Mínimamente repuestos, por
decir algo, miramos a nuestro alrededor. Las columnas de polvo y humo se
levantaban por varios puntos de la ciudad. Muchas de ellas estaban muy cerca y
si no me equivocaba, la que salía del Mercado Central, habría dejado muchas
víctimas porque seguro que estaba lleno. Tímidamente algunas personas asomaban de
los refugios. Sus rostros estaban desencajados. Otros no habían tenido tanta
suerte. Echamos a correr en dirección a la estación del tren donde trabajaba mi
padre, preocupados por si allí también habían tirado bombas los aviones de los fascistas italianos. Cuando
cruzamos por delante del mercado, mi madre dio un alarido y me tapó los ojos
para que no mirara. Yo solo podía mirar hacia el suelo pero fue suficiente.
Chapoteábamos sobre una enorme mancha de sangre que llenaba la calle, salpicada
de cascotes y restos de toda clase, mientras corríamos lejos de ese infierno. A
todo lo que daban nuestras piernas íbamos esquivando gente que no pude ver pero
que gritaba y lloraba. Uno de ellos decía: “¡fills de puta, hi ha centenars de
morts, fills de puta!”.
Imagen creada sobre varias fotografías (montaje).
Imagen creada sobre varias fotografías (montaje).
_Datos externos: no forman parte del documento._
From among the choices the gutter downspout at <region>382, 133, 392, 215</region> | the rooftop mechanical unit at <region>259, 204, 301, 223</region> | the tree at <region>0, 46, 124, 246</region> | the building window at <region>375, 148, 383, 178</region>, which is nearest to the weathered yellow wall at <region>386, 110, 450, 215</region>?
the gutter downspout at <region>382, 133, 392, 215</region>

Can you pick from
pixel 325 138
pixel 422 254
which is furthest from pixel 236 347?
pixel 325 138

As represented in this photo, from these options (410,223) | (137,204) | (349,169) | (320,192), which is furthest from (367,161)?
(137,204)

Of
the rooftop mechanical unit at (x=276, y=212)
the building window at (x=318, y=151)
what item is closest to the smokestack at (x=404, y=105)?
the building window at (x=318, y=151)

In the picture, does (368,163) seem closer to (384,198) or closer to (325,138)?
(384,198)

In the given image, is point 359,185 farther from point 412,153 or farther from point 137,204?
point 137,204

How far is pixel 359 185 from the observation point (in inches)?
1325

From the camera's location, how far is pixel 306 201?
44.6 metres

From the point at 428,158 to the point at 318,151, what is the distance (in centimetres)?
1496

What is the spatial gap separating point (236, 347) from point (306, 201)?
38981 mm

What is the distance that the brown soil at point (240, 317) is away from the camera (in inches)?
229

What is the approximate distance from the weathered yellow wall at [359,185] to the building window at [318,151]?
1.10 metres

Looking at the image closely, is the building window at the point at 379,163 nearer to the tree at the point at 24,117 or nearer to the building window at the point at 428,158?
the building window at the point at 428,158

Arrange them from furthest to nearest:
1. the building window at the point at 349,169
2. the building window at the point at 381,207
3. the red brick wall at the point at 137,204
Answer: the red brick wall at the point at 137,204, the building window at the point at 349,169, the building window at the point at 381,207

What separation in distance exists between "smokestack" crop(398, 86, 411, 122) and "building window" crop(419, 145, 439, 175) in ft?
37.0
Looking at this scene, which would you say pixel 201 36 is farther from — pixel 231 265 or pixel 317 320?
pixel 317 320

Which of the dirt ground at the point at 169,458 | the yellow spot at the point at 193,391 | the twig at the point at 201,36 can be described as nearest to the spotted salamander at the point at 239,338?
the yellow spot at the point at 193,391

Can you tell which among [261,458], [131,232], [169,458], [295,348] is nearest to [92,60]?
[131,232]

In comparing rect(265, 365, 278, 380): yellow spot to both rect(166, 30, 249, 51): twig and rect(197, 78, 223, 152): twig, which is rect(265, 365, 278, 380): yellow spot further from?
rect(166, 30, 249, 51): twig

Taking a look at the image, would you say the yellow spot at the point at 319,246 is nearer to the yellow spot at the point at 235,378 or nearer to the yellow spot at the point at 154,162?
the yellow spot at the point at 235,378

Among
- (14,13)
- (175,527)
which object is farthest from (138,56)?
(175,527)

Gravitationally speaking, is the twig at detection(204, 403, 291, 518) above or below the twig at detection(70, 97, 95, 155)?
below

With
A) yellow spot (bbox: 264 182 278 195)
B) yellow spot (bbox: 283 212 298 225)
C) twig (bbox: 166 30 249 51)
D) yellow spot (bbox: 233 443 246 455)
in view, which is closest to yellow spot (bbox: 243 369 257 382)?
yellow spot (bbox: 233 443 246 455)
Han pasado muchos años, pero
sé que sería capaz de reconocer aquella voz si la escuchara otra vez. Pero no
desearía hacerlo por nada del mundo. El espanto que llevo insertado en mi alma desde aquella horrible mañana, me ha
erizado la piel cada vez que he pensado en ella.
Cuando nos alejamos, mi
madre, entre el sofoco de la carrera y los nervios de lo vivido, se paró un
momento y me cogió por los hombros. Me miró y me dijo:
--¿Sabes qué día es hoy?
--Sí, mamá. Hoy es
miércoles.
--Miércoles, 25 de mayo de
1938. No lo olvides jamás.
No he olvidado qué pasó.
Ni quiénes lo hicieron.
¿Cómo podría olvidarlo?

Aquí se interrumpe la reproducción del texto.